小説家として書こうと思っていたものが書けずに終わってしまった無念はいかばかりか。「どなたか書いてくださってOKです」とテーマをあとに託しているが、そのテーマで著者の書いたものを読みたかったと思う読者も多いだろう。
闘病の日々は、コロナ禍真っ只中だ。緊急事態宣言が出たりオリンピック・パラリンピックが開催されたりと、普段とは違う現実の世界を感じ、眺めてもいる。そして思いはやはり、コロナから解放された世の中は見られないだろう、次の冬季オリンピックまでは生きていられないだろう、というところへ向かう。
著者は『恋愛中毒』で吉川英治文学新人賞、『プラナリア』で直木賞、最後の長編となってしまった『自転しながら公転する』で中央公論文芸賞と島清恋愛文学賞など、様々な文学賞を受賞している。テレビドラマ化された作品もある。『自転しながら公転する』を読み、リアルに繊細に描かれる、恋愛や夫婦、女性の生き方などが読者を引きつけることを、再認識している。
また、離婚後の一人暮らしの頃、うつ病に苦しんだ時期の日記も出版されている。本書も含めた日記の読者は、著者の思いや表現に癒され、救われることもあるだろう。
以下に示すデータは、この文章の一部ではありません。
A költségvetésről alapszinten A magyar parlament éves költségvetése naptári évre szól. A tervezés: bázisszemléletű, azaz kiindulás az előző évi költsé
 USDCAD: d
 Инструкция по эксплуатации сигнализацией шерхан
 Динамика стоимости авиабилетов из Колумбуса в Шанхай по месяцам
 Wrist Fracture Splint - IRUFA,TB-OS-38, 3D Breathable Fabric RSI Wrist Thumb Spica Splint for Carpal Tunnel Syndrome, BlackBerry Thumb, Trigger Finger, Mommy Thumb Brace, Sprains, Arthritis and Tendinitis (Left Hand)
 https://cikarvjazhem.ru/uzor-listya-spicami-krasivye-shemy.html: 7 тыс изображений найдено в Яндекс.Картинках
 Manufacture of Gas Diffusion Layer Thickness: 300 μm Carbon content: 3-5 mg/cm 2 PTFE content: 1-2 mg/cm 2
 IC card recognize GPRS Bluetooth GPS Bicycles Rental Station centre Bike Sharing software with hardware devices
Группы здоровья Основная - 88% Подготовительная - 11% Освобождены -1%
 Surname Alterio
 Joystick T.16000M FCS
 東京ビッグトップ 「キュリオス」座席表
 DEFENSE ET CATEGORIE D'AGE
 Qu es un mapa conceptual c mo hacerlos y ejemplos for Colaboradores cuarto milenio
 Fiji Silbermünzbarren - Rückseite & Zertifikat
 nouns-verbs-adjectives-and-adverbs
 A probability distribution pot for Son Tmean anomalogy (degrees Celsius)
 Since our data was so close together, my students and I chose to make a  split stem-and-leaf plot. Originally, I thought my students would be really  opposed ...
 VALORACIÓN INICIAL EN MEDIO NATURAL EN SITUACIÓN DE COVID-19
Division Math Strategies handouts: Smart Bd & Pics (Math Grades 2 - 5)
軽井沢に住んでいることもあり、コロナ禍でもあり、病気のことをあまり知らせていないこともあり、「ふたりで無人島に流されてしまったような、世の中の流れから離れてしまったような」著者とご夫君との日々は、感謝と愛情と、最後まで著者の身を離れることのない作家としての本能と意欲に満ちている。それは、まだ生涯を終えるには早すぎる一人の女性が、夫婦寄り添って過ごした最期の日々でもある。書名の『無人島のふたり』がしっくりくる。
初めて読む闘病記は、哀しいが、何か温かいものも感じさせてくれた。著者のお人柄を思い、こうした著書を残してくれたことに感謝したい。